Analysts said the improved trading in Europe and particularly the turnaround in Turkey should boost sentiment after fears that the recent revenue weakness was more structural than cyclical.

Vodafone raises outlook;competition in India fierce

Vodafone Group Plc raised its outlook on Thursday after posting third-quarter revenue ahead of forecasts due to cost cuts and an improving picture in Europe. Competition in India however remained fierce.                                           

Analysts said the improved trading in Europe and particularly the turnaround in Turkey should boost sentiment after fears that the recent revenue weakness was more structural than cyclical. 

Vodafone was the first major European telcoms carrier to report in this quarter and the news sent its shares up 4 percent at 139.8 pence at 0945 GMT, to top the FTSE gainers' list. 

"Vodafone results can often feel like a game of dodgems," Bernstein analyst Robin Bienenstock said. "There are bright spots, but these are often overshadowed by some peripheral business blowing up (for example Turkey) or huge currency swings that muddy the waters.                                           

"This set of results is free of torpedoes and brings signs of cyclical recovery." Vodafone said it now saw adjusted operating profit for 2010 in the upper end of its forecast range due to lower depreciation and amortisation.

It also lifted its free cash flow range by 0.5 billion pounds ($799.5 million) after an improvement in working capital and timing effects, which Collins Stewart noted was unrepeatable.

Vodafone said its improved trading followed growth in Italy and improving trends in Britain and Germany, while Spain stabilised. Turkey, which has undergone a turnaround programme, returned to growth with a 12.9 percent rise in service revenue. 

Overall organic service revenue in Europe, which has been hit by the economic downturn and a market saturation, was down 3.2 percent, compared with a 4.5 percent fall in the first half and an analyst poll forecast for Reuters of a 4.1 percent drop.   

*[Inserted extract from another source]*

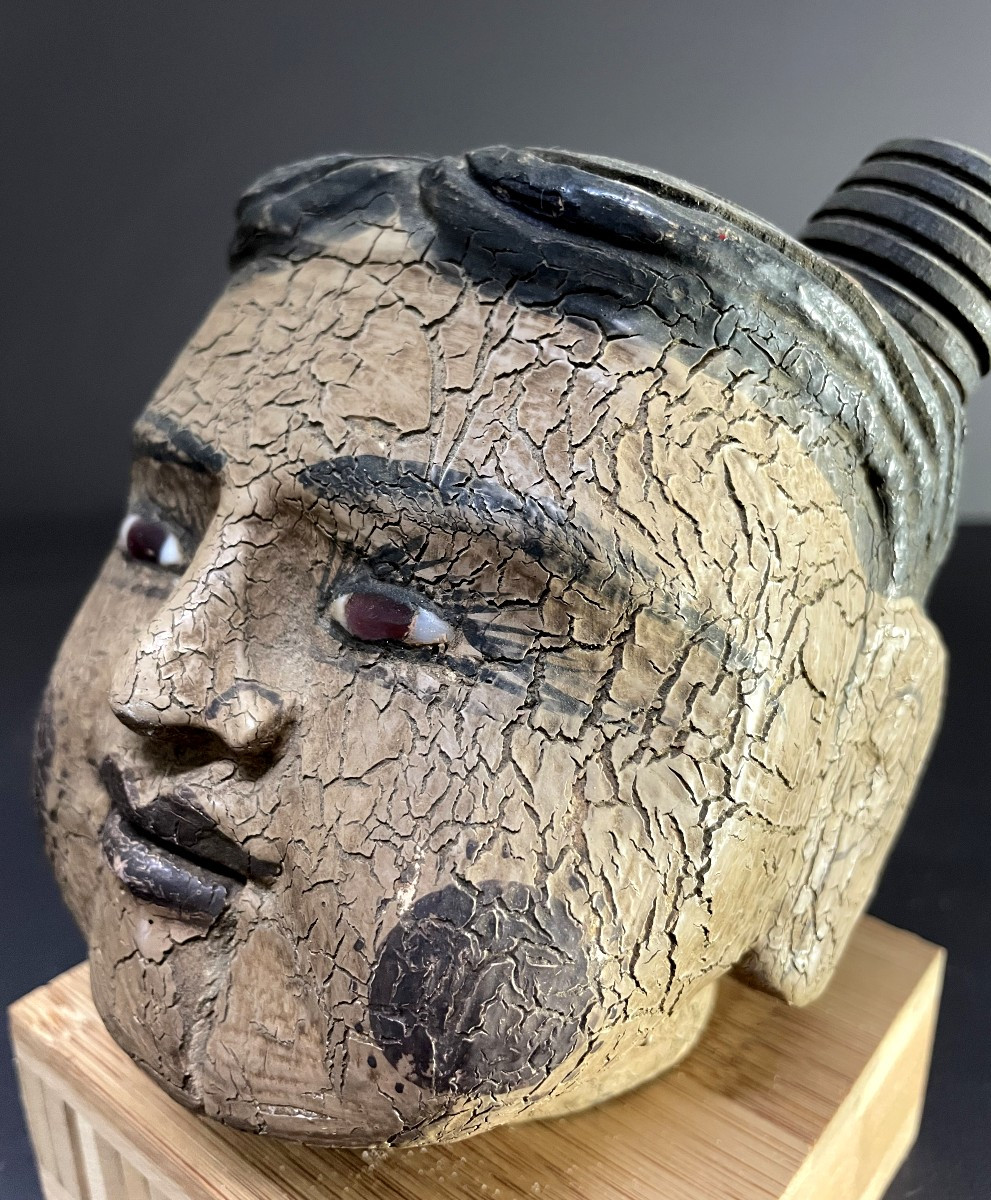 Birmanie, Milieu XXème siècle, tète de marionnette du théâtre traditionnel  figurant une femme.-photo-3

The European market was boosted by increased text messaging, a 10 percent increase in fixed-line revenues, good data revenue growth and a noticeable improvement in roaming activity from business customers.                                                                           

INDIA ON HOLD                                           
Competition in India however remained fierce. Vodafone, which entered India as part of its high-profile push into emerging markets, has managed to maintain strong customer growth in the country but a fierce pricing war and the push into more rural areas has hit margins.                                           

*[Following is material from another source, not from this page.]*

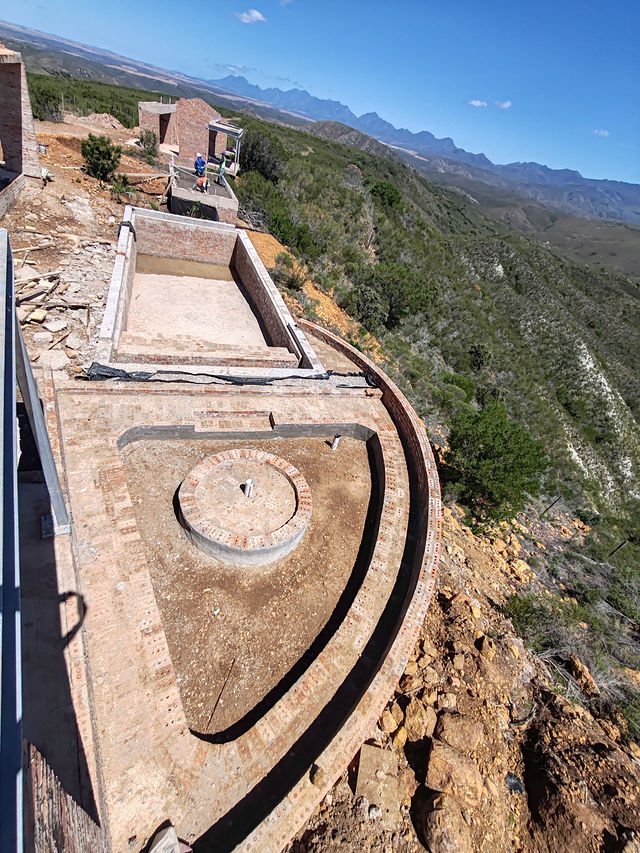 Gondwana Lodge — Structure (8)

Bharti Airtel, India's top mobile operator, said in January it had recorded its slowest profit growth in more than three years as the price war and entry of global players overshadowed subscriber growth in the world's fastest growing market.

The entry of operators including Japan''s NTT DoCoMo and Russian Sistema has pummelled call rates to as low as 0.7 US cents per minutes in a 13-operator industry signing up over 14 million users each month.                                           

Vodafone said it had increased service revenue in that market 13.8 percent, but the growth rate was lower than the previous three months.

"(We are seeing) good results with our cost reduction and cash flow generation and a third quarter which was an improvement on the previous one," chief executive Vittorio Colao told reporters. "We are on track to deliver on our strategic priorities in the current financial year."                                           

For the group, Vodafone posted a 10.3 percent rise in third-quarter revenue to 11.5 billion pounds, compared with a Reuters poll of 11.4 billion pounds, and said it had a proportionate mobile customer base of 333 million with 10.3 million net additions in the quarter.                                           

The outlook ranges for the 2010 financial year included full-year foreign exchange assumptions of 1 pound to 1.12 euros and 1 pound to $1.50.

The actual rates experienced during the first three quarters of the 2010 financial year were 1 pound to 1.13 euros and 1 pound $1.61.